PPSF in the Sand, Q1-Q3 '11

By Dave Fratello | October 20th, 2011
Yesterday we looked at some of the most rock-bottom-priced Sand Section listings and sales by the measure of price per square foot (PPSF).

The inspiration for that post was a new price cut at 301 16th that called attention to the very low PPSF for the property – just over $500/PSF currently – which, we noted, is "unusual for the Sand Section."

So what's "usual" for the Sand Section?

We decided to answer that the best way we know how: With data.

This new chart (click to enlarge) gives you several answers, depending on what you're interested in.

The most solidly colored columns in the charts are the median prices by the foot. (Half the prices in the sample are higher, half are lower.)

Medians are generally more reliable as indicators than averages.
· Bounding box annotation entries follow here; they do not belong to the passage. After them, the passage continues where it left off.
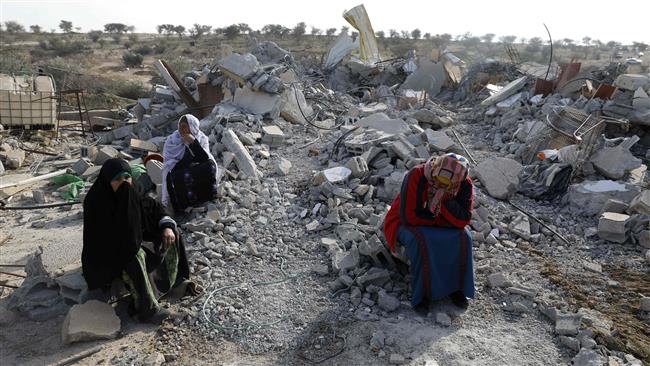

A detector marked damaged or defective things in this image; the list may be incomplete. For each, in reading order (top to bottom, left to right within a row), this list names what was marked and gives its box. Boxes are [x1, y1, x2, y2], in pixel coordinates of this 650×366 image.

broken concrete slab [480, 76, 528, 106]
broken concrete slab [220, 129, 256, 181]
broken concrete slab [470, 156, 520, 199]
broken concrete slab [564, 179, 640, 216]
broken concrete slab [596, 212, 628, 243]
broken concrete slab [62, 298, 121, 344]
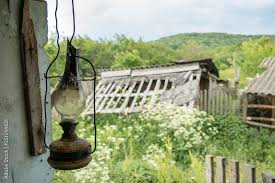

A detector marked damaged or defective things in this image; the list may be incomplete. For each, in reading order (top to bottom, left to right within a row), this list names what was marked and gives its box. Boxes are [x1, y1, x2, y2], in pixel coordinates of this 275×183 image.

rusty metal lamp body [44, 40, 97, 170]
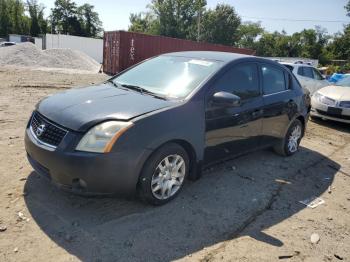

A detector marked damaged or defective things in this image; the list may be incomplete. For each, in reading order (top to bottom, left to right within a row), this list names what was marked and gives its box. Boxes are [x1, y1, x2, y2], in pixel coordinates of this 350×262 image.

damaged vehicle [23, 51, 308, 205]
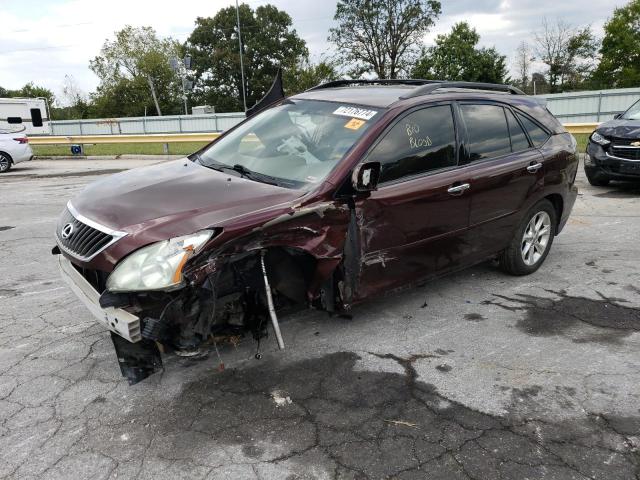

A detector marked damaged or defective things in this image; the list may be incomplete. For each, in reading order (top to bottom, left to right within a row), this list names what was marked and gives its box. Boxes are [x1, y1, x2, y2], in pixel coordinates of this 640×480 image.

crumpled hood [596, 118, 640, 138]
crumpled hood [71, 158, 306, 239]
crushed front bumper [58, 255, 142, 342]
shattered headlight [105, 230, 215, 292]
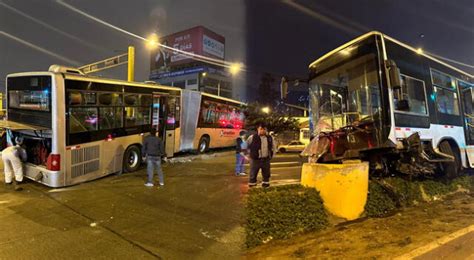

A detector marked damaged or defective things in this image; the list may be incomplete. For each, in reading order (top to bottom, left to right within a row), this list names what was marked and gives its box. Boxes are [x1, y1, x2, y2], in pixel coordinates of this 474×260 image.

crashed vehicle [306, 30, 472, 177]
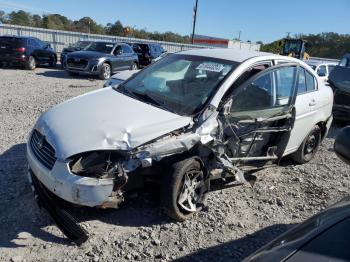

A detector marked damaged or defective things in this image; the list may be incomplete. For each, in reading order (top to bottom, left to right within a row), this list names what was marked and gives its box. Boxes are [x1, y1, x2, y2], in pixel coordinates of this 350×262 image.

damaged bumper [27, 144, 117, 208]
broken headlight [68, 151, 123, 178]
damaged white car [27, 47, 334, 244]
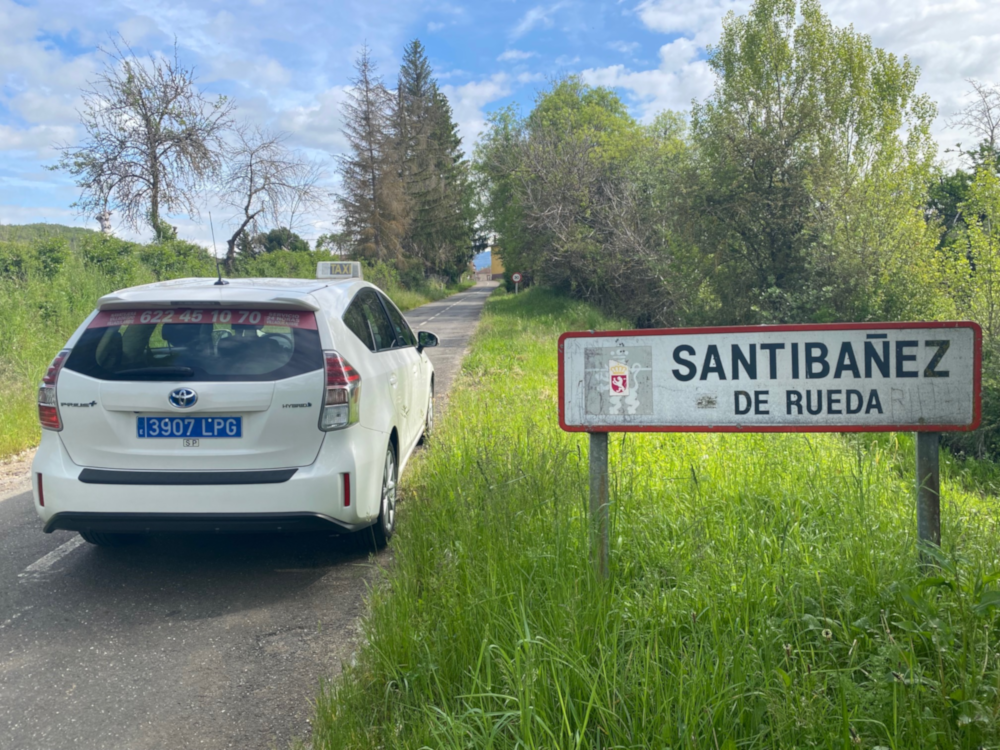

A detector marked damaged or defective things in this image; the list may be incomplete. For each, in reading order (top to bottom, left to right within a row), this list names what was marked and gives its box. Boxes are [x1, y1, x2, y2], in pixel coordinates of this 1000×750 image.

rusty sign post [560, 320, 980, 580]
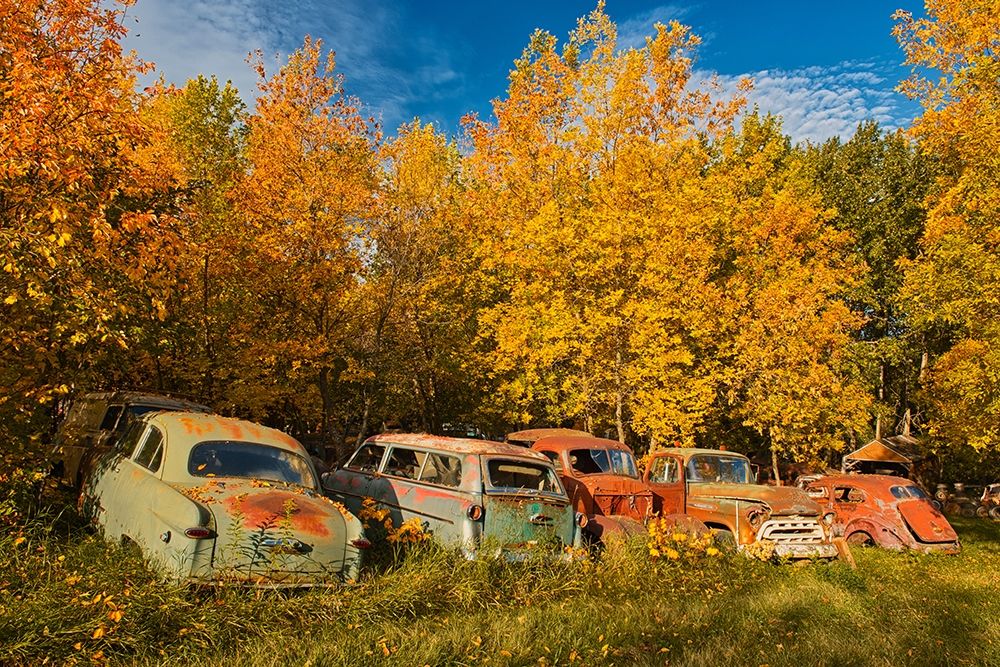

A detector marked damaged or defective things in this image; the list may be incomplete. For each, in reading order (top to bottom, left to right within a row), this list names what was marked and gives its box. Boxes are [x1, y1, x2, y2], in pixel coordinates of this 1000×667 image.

Average prices tend to be subject to greater fluctuation due to a couple of anomalous sales (high or low). You'll see in our chart here that, in every case, the average price is a nudge higher than the median.

The overall median PPSF for the Sand is $787/PSF (green column on the right).

You could almost call that $800/PSF, which certainly underscores our point from yesterday – a PPSF near $500 is a major dip below the norm.

This figure of $787/PSF includes SFRs and townhomes, but not land sales.

This median is drawn from 100 MLS-reported sales in the Sand from Jan. 1, 2011, through Sept. 30, 2011, the first 3 quarters of this year.

Townhomes, more commonly beach-adjacent and therefore more valuable by the foot, had a higher median PPSF of $813/PSF. (Rust-colored bar on the chart.) It's worth noting that there are relatively few sales to go by, even over 3 quarters, just 29 TH transactions in total.

SFRs as a group posted a slightly lower median PPSF of $780/PSF (dark blue column), still within 1% of the overall Sand Section median. There were 71 sales in that mix.

Nerdy Note 1: In running these calculations, we specifically excluded 7 high-PPSF sales which were either lot sales or principally land-value sales. If there's a small house on a valuable lot, the PPSF is all wobbly, largely irrelevant. (The top 3 of those were 205 20th, 319 23rd Place and 2908 The Strand; we also cut out 3120 Alma.)

Nerdy Note 2: Before we took that surgical step of removing land sales, we also needed to adjust the raw output of data in a couple of significant ways. A raw search turns up 1600 The Strand twice, so we removed the duplicate. There were also 2 improperly coded Tree Section sales in the Sand Section data at first, but we got those out, too.

We took out stuff that didn't belong, but we'll admit that we did not go the extra mile and add off-market sales into this mix. In general, we knew that finding and evaluating every off-market sale just to evaluate PPSF would require more labor than justified by the value added.

We know, for instance, that we didn't add 1800 The Strand (5br/7ba, 5325 sq. ft.), the Sand's highest-dollar sale of the year at $12.250m and one with a PPSF of $2,299/PSF. That one would have raised the SFR average from $811/PSF to $832/PSF, but would barely have changed the median for SFRs, from $780 to $781/PSF.

Now, what do you do with median or average PPSF for a whole sub-region of MB? Probably not too much.

With our diverse housing stock, the bulk data don't tell you much about how one specific property should be priced. But you can at least measure against these to say, for instance, "wow, did we get a deal!" Or not.


Nerdy Note 3 – a soapbox moment: Putting in this kind of attention to the data output before running an analysis is what gives us confidence in MBC's figures, and, frankly, little confidence in the numbers generated by others, especially automated systems that cull data from who-knows-where without human intervention.

We recently saw a major local brokerage publish a "market update" for Q1-Q3 2011 that failed to remove duplicate sales and that compared 2010 to 2011 with a major apples-to-oranges mistake – including townhomes in one year's data, but not the other year's. Sheez.

Before you blame the interns who (presumably) ran the numbers, remember that nothing gets printed (or should get printed) without a responsible editorial eye passing over – but someone missed several incongruous conclusions drawn from the "market update" totals. (The bogus numbers suggested 2011 was blazingly better than 2010.) Yellow and red flags missed by the grown-ups. Tsk-tsk.

Lesson: If you don't know that your data source is exacting, don't consume the data.

Or: Don't sit down to eat at the restaurant if there's a "C" grade hanging in the window.